Das ist ja sicher alles gut gemeint. Den Wiener Vorstadt- und Kleingärten schadet ein bisschen Auflockerung in den Thujen- und Buchsbaumhecken bestimmt nicht. Zumal es um die Artenvielfalt bekanntlich dramatisch schlecht steht und jeder zusätzliche Strauch bitter nötig ist. Der große Wurf wird mit der Verteilaktion aber nicht gelingen, sie reiht sich damit in den Maßnahmenreigen ein – ein Wasserspiel hier, drei neue Bäume da –, der die große Vision der selbsternannten Klimamusterstadt weiterhin vermissen lässt.

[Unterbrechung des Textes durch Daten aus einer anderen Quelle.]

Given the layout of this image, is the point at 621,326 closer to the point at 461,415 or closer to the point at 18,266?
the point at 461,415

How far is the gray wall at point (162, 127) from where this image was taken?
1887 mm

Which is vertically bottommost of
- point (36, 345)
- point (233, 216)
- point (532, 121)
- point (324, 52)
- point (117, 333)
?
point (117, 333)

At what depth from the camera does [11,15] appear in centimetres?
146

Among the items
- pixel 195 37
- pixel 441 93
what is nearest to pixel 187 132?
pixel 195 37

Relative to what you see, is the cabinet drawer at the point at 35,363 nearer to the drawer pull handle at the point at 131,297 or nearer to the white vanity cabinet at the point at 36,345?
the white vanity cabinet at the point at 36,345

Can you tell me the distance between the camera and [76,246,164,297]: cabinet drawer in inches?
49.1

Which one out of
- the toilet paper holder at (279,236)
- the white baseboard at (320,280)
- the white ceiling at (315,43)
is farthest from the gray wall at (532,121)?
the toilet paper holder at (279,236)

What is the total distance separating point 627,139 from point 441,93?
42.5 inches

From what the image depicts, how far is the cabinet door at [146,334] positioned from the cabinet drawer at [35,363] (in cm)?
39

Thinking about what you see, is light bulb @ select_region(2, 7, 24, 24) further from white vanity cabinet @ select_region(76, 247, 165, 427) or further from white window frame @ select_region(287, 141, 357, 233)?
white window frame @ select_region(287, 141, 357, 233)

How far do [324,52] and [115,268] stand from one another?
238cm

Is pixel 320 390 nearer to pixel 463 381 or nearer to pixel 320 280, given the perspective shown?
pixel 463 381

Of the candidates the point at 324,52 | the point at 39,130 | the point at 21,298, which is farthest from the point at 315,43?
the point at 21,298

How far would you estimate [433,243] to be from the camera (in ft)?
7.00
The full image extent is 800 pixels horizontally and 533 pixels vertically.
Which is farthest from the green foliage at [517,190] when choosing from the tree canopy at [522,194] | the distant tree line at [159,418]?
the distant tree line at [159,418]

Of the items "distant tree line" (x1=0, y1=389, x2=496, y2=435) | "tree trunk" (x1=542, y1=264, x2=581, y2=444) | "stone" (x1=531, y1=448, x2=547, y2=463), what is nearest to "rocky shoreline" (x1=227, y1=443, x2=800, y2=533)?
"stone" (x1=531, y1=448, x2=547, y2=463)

Visionen von einer wirklich grünen Stadt kann man sich dieser Tage per Mausklick holen. Etwa auf der Plattform viennablooming.com, auf der zwei Raumplaner mittels KI-generierten Bildern die Stadt zum Blühen bringen. Plötzlich sieht man ein Biotop vor dem Parlament, den Heldenplatz voller Rosen und den Getreidemarkt als Fußgängerzone. Auf der Website dutchcyclinglifestyle.com kann man sogar seine eigene Wohnadresse, egal wo auf der Welt, ergrünen lassen und fahrradfreundlich gestalten (übrigens eine geniale Marketing-Idee des holländischen Tourismusbüros).
Auch wenn manches davon wohl Utopie bleibt, mit etwas mehr Fantasie über Hecken hinauszublicken würde auch der Wiener Stadtverwaltung guttun.
E-Mails an: teresa.wirth@diepresse.com
>> Zur Hecken-Aktion der Stadt Wien (Anmeldung beendet, Kontingent schon ausgeschöpft)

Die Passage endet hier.